▸ **What is needed**
Return every line in the rows below that contains the word "white", copying each one in full.

▸ **Stored data**
- - - -

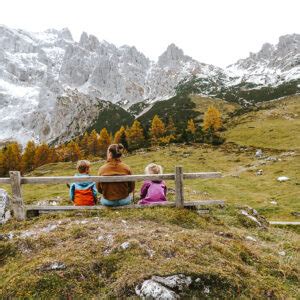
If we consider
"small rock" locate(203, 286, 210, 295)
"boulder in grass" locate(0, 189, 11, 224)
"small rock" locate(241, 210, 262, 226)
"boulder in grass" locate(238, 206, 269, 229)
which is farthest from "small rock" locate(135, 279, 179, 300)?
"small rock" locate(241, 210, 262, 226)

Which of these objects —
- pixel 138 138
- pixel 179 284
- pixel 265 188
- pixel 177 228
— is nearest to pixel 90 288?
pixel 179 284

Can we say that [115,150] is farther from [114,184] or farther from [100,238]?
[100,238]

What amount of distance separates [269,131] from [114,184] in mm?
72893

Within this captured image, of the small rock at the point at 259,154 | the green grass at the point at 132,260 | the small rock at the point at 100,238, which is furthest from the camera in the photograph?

- - - -

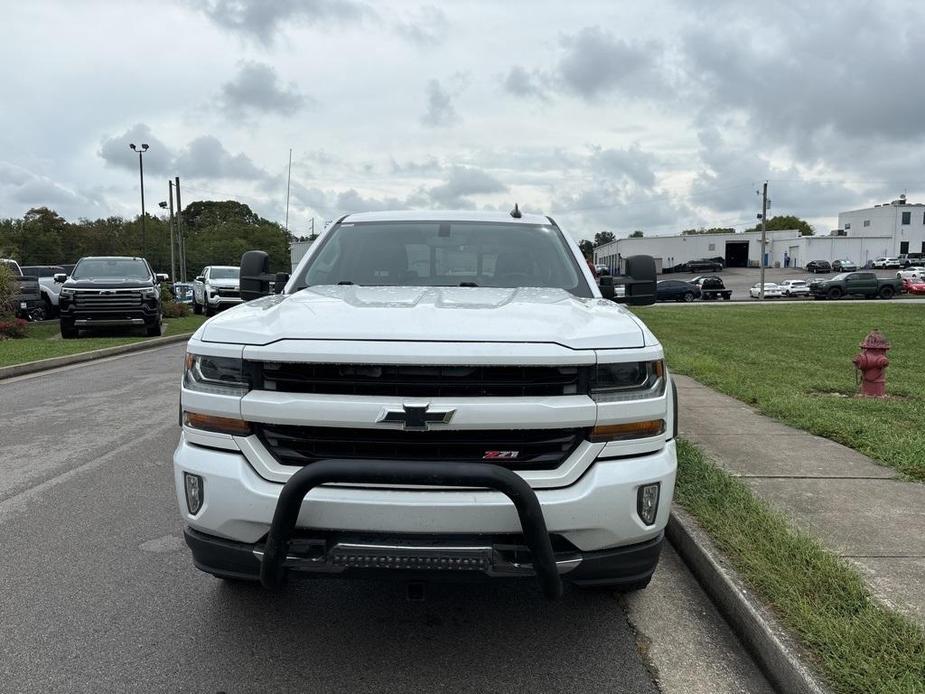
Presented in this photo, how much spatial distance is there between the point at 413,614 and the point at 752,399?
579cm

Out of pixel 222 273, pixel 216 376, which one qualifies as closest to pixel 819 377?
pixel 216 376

- - - -

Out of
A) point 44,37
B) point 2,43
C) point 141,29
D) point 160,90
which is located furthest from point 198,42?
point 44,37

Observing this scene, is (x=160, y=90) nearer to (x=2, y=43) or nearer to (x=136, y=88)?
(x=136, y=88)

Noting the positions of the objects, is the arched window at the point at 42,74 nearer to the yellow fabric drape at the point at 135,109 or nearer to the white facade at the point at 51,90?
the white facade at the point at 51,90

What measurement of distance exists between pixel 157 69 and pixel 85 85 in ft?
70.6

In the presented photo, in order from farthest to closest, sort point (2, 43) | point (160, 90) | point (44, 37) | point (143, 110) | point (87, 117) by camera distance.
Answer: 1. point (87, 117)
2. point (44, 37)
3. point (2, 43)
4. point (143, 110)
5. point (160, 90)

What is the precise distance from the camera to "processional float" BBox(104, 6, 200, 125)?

- - - -

▸ **Exercise answer**
Noting the positions of the objects, is the arched window at the point at 42,74 nearer to the yellow fabric drape at the point at 135,109 or nearer to the white facade at the point at 51,90?
the white facade at the point at 51,90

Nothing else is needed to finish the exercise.